* **Records supplied**

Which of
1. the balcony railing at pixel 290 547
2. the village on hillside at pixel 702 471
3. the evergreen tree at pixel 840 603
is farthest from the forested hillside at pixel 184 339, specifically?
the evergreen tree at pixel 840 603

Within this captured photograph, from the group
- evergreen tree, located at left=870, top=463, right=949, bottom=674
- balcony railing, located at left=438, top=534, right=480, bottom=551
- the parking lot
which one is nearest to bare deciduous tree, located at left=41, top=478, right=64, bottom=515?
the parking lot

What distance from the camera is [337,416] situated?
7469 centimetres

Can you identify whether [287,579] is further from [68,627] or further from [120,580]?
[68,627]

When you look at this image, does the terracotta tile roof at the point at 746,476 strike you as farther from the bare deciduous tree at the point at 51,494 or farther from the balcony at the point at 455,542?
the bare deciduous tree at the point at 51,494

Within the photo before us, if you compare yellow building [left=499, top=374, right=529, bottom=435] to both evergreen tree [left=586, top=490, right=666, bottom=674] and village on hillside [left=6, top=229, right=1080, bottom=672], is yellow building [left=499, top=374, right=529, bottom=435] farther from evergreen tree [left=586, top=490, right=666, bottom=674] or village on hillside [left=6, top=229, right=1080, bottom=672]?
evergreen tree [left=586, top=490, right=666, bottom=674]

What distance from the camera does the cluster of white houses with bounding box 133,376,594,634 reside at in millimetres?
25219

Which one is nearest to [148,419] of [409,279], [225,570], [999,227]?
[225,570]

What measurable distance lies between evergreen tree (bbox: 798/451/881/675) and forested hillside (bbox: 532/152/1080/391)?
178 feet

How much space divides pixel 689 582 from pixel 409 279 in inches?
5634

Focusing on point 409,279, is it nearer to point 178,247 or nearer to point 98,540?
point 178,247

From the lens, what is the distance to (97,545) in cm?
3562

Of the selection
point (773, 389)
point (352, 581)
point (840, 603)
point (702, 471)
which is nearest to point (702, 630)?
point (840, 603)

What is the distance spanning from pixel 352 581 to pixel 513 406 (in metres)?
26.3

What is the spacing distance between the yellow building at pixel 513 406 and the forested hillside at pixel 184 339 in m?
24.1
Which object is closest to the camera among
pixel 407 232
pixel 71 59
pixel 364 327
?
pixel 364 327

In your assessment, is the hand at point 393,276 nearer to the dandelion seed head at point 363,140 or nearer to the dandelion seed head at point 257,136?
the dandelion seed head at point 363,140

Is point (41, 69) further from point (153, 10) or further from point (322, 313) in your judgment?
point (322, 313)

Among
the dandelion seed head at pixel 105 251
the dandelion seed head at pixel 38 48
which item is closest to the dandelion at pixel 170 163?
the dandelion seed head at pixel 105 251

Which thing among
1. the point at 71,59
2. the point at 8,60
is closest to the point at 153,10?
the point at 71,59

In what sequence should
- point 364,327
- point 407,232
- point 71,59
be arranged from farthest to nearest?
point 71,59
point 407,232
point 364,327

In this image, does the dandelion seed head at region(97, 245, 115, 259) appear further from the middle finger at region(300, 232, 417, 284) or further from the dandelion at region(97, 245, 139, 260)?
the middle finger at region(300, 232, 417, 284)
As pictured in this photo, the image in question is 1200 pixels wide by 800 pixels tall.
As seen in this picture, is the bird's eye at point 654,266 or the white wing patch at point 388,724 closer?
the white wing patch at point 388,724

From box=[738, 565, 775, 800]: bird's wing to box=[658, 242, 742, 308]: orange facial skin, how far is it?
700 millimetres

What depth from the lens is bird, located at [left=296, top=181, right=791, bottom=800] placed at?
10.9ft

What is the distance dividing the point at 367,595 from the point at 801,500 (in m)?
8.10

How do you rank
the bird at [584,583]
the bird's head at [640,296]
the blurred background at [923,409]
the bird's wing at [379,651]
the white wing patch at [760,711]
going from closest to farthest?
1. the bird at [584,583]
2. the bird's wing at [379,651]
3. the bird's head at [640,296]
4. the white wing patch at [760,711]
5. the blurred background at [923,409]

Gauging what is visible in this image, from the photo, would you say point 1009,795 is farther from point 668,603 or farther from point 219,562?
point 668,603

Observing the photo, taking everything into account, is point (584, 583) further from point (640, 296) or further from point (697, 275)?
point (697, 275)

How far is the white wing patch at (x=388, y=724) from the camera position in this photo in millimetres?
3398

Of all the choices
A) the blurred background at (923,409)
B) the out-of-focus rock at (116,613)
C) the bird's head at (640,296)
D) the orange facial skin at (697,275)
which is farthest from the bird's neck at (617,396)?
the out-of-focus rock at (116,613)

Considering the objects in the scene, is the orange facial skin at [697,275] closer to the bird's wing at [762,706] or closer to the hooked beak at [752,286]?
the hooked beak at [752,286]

* **The task**
Print every entry exactly as written.

* **Response to this exercise**
Which of
1. the balcony railing at pixel 290 547
2. the village on hillside at pixel 702 471
3. the evergreen tree at pixel 840 603
is farthest from the forested hillside at pixel 184 339, specifically?
the evergreen tree at pixel 840 603

Within this captured photograph, from the group
- evergreen tree, located at left=870, top=463, right=949, bottom=674
- balcony railing, located at left=438, top=534, right=480, bottom=551
- the parking lot
which one is nearest to bare deciduous tree, located at left=41, top=478, right=64, bottom=515?
the parking lot

What distance from the camera is [337,416] situated?
7469 centimetres

Can you identify whether [287,579] is further from [68,627] or further from [120,580]?
[68,627]

When you look at this image, does the terracotta tile roof at the point at 746,476 strike you as farther from the bare deciduous tree at the point at 51,494 or farther from the balcony at the point at 455,542?
the bare deciduous tree at the point at 51,494

Within the photo before us, if you compare yellow building [left=499, top=374, right=529, bottom=435] to both evergreen tree [left=586, top=490, right=666, bottom=674] and village on hillside [left=6, top=229, right=1080, bottom=672], is yellow building [left=499, top=374, right=529, bottom=435] farther from evergreen tree [left=586, top=490, right=666, bottom=674] or village on hillside [left=6, top=229, right=1080, bottom=672]?
evergreen tree [left=586, top=490, right=666, bottom=674]

What distance from the camera does the cluster of white houses with bounding box 133,376,594,634 reside at in millimetres?
25219

Which one is nearest to [148,419] of [409,279], [225,570], [999,227]?
[225,570]

What measurable distance lies between evergreen tree (bbox: 798/451/881/675) and forested hillside (bbox: 532/152/1080/391)?
178 feet

How much space divides pixel 689 582 from pixel 409 279 in inches?
5634

Focusing on point 409,279, is it nearer to point 178,247 or nearer to point 98,540?
point 178,247

From the lens, what is the distance to (97,545) in cm?
3562

Of the selection
point (773, 389)
point (352, 581)
point (840, 603)
point (702, 471)
which is nearest to point (702, 630)?
point (840, 603)

What is the distance spanning from pixel 352 581 to pixel 513 406 (in metres)?
26.3

What is the spacing distance between the yellow building at pixel 513 406 and the forested hillside at pixel 184 339 in m?
24.1
Which object is closest to the camera among
pixel 407 232
pixel 71 59
pixel 364 327
?
pixel 364 327

In your assessment, is the hand at point 393,276 nearer to the dandelion seed head at point 363,140 or nearer to the dandelion seed head at point 257,136?
the dandelion seed head at point 363,140

Is point (41, 69) further from point (153, 10) or further from point (322, 313) in your judgment?
point (322, 313)

Among
the dandelion seed head at pixel 105 251
the dandelion seed head at pixel 38 48
which item is closest to the dandelion at pixel 170 163?
the dandelion seed head at pixel 105 251

Which thing among
1. the point at 71,59
2. the point at 8,60
is closest to the point at 153,10?
the point at 71,59

In what sequence should
- point 364,327
- point 407,232
- point 71,59
be arranged from farthest to nearest?
point 71,59
point 407,232
point 364,327

In this image, does the dandelion seed head at region(97, 245, 115, 259) appear further from the middle finger at region(300, 232, 417, 284) or further from the dandelion at region(97, 245, 139, 260)?
the middle finger at region(300, 232, 417, 284)
As pictured in this photo, the image in question is 1200 pixels wide by 800 pixels tall.
As seen in this picture, is the bird's eye at point 654,266 or the white wing patch at point 388,724 closer?
the white wing patch at point 388,724

From box=[738, 565, 775, 800]: bird's wing to box=[658, 242, 742, 308]: orange facial skin, how far is it?
700 millimetres

What depth from the lens is bird, located at [left=296, top=181, right=791, bottom=800] placed at?
10.9ft

What is the distance dividing the point at 367,595 from the point at 801,500 (in m)?
8.10

How do you rank
the bird at [584,583]
the bird's head at [640,296]
the blurred background at [923,409]
the bird's wing at [379,651]
the white wing patch at [760,711]
going from closest to farthest?
1. the bird at [584,583]
2. the bird's wing at [379,651]
3. the bird's head at [640,296]
4. the white wing patch at [760,711]
5. the blurred background at [923,409]

Gauging what is visible in this image, from the photo, would you say point 1009,795 is farther from point 668,603 or farther from point 219,562?
point 668,603

Observing the photo, taking everything into account, is point (584, 583) further from point (640, 296) or further from point (697, 275)?
point (697, 275)

How far is the white wing patch at (x=388, y=724) from the camera position in this photo in millimetres?
3398

Of all the choices
A) the blurred background at (923,409)
B) the out-of-focus rock at (116,613)
C) the bird's head at (640,296)
D) the orange facial skin at (697,275)
which is farthest from the bird's neck at (617,396)?
the out-of-focus rock at (116,613)

Considering the objects in the scene, is the orange facial skin at [697,275] closer to the bird's wing at [762,706] or closer to the hooked beak at [752,286]?
the hooked beak at [752,286]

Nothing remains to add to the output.